600 000 retraités perçoivent une pension inférieure à 800 €. Le nombre des retraités ayant recours aux associations caritatives augmente de plus en plus.

            Cependant les retraités subissent, comme tous les citoyens, les hausses de prix, les franchises médicales, etc. L'estimation de la hausse des prix pour 2008, faite au 1er semestre, est maintenant dépassée !
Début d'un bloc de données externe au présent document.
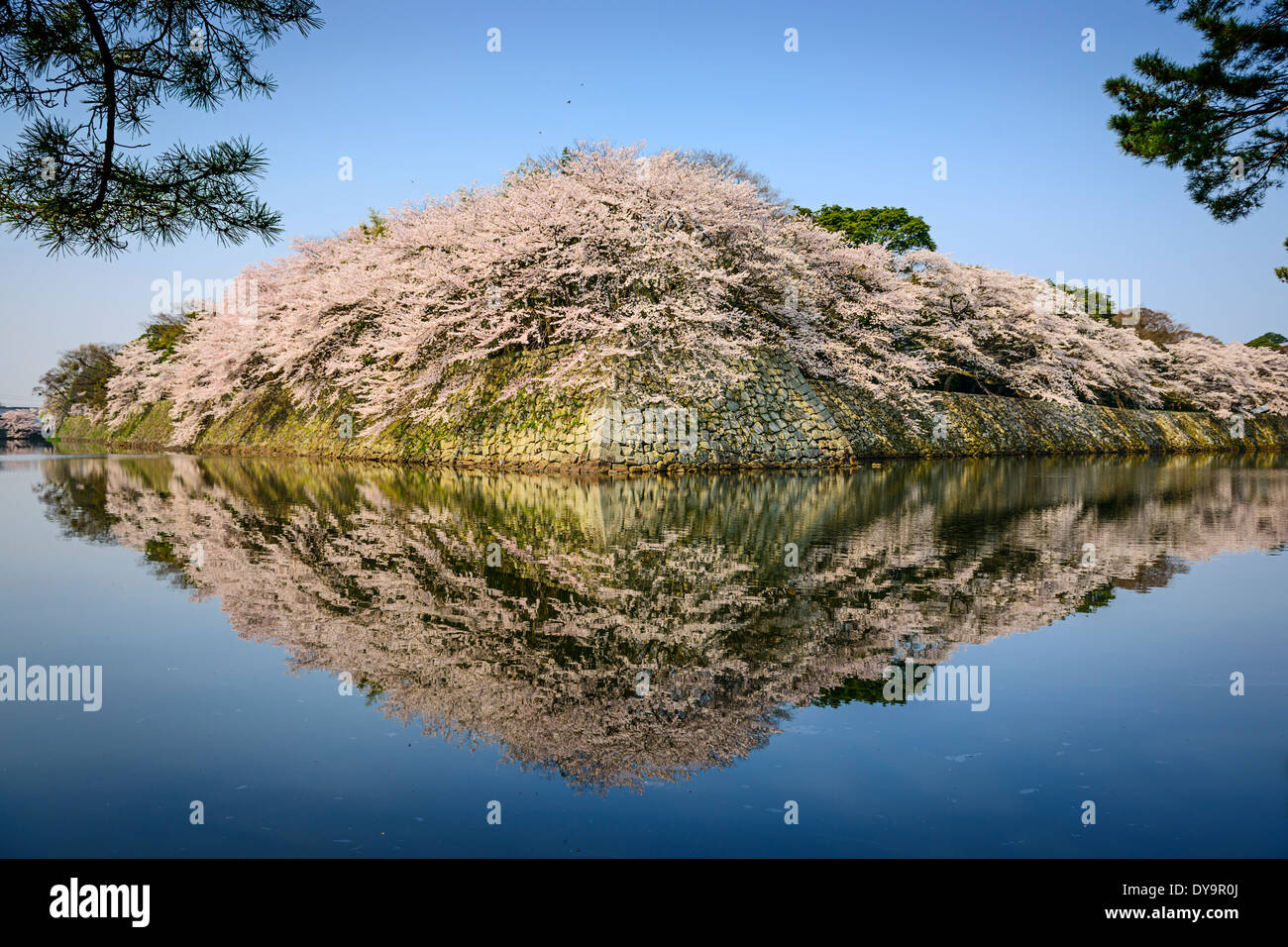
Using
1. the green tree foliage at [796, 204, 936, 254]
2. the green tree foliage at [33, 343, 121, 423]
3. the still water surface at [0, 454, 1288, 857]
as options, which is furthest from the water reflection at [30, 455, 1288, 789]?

            Les retraités attendent des pouvoirs publics qu'ils mettent fin à l'érosion de leur pouvoir d'achat et prennent d'urgence des mesures pour les petites pensions dont la situation est catastrophique.

            Le SNUEP doit inciter sa fédération à être beaucoup plus le fer de lance, au sein des forces syndicales, dans la défense des retraités et des systèmes de retraites

 

Jacqueline TOUTAIN (responsable nationale du secteur retraités)

Membre de la liste « Rassembler pour proposer, Unis pour Construire, avec les Adhérents »

 

(1) Dernière nouvelle : les retraités de la Fonction publique ne seraient pas concernés par cette conférence (suivant la lettre du Ministre Xavier Bertrand du 05/12/2007).